Per la sede Car Village di Sesto Fiorentino, il lavoro sviluppato per Geely – Jameel Motors si muove proprio su questo piano. L’obiettivo era costruire una presenza esterna ordinata, capace di chiarire gli accessi e di dare una lettura più netta alle funzioni del sito, senza sovraccaricare l’insieme.
Entrance Pylon, Service e Accettazione: tre elementi, una sola logica
L’intervento ha ruotato attorno a tre componenti prodotti da Progim Sign: Entrance Pylon, Service e Accettazione.
Ognuno di questi elementi ha un ruolo preciso. L’Entrance Pylon lavora come segnale di soglia: è ciò che rende immediatamente percepibile il punto di accesso e consolida la presenza del brand. Le indicazioni Service e Accettazione, invece, intervengono su un secondo livello di lettura, quello che accompagna il cliente una volta individuato il sito e lo aiuta a muoversi con meno incertezze.
È proprio questa combinazione a dare valore al progetto: non la presenza di tre segni separati, ma la possibilità di costruire un sistema che ordina i flussi.
Un lavoro costruito sul sito reale
La parte operativa è stata seguita dai Project Manager Adele Bernardi e Francesco Barbaglio, che hanno gestito le fasi chiave del progetto: impostazione dell’intervento, verifica dei punti di installazione, organizzazione delle attività e controllo finale della resa in sito.
In un contesto del genere, il passaggio decisivo è sempre lo stesso: tradurre un’impostazione di rete in un risultato credibile nel rapporto con l’edificio e con i percorsi reali. Per questo il lavoro non si è limitato alla produzione dei componenti, ma ha riguardato anche la loro capacità di “stare” correttamente nello spazio.

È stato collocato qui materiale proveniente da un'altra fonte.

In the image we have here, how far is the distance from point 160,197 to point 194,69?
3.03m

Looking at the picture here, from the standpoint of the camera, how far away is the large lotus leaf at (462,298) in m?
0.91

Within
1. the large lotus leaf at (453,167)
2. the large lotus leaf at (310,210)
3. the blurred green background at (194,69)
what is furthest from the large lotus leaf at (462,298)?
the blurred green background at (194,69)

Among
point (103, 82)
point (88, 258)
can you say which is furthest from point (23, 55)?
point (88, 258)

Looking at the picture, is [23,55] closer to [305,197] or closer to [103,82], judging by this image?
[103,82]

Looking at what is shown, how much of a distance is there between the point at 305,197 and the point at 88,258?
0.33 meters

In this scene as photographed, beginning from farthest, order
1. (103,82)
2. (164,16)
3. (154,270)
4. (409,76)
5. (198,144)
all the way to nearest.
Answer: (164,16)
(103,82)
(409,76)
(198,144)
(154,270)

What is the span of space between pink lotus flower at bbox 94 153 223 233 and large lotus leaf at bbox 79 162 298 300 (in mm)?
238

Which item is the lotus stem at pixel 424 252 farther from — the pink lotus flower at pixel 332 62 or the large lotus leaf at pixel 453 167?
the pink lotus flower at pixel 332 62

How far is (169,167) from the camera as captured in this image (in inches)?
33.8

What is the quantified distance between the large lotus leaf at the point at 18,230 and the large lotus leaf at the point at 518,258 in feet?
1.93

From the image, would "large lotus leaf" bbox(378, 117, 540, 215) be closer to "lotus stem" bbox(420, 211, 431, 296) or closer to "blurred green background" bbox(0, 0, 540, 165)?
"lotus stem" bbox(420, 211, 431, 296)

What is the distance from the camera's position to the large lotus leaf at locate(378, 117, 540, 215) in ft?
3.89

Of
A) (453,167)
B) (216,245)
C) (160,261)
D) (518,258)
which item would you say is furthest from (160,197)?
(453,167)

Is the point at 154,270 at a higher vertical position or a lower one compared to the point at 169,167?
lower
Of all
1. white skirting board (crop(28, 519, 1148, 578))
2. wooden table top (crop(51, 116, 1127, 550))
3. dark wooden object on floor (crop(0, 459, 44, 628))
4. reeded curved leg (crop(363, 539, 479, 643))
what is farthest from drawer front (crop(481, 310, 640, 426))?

Dialogo con il progetto e con la rete
L’intervento si è sviluppato in relazione con Quoin, per il raccordo con il layout complessivo del sito, con Claudio Marcolongo, referente Geely, per l’allineamento alle linee guida del brand, e con Andrea Narullo, Network Manager Jameel Motors, per mantenere continuità con le esigenze della rete.
Questa parte del lavoro è meno visibile di un elemento installato, ma spesso è quella che determina la qualità finale: quando progettazione, brand e rete convergono davvero, il sito risulta più chiaro anche per chi non conosce il progetto.
Risultato
La sede Car Village di Sesto Fiorentino presenta oggi un’impostazione più leggibile nei suoi punti chiave: ingresso, service e accettazione sono distinguibili con maggiore chiarezza e lavorano insieme per dare al sito una struttura visiva più solida.
Il valore dell’intervento sta proprio qui: aver costruito una presenza ordinata, capace di rafforzare il linguaggio Geely – Jameel Motors senza disperderlo in elementi isolati.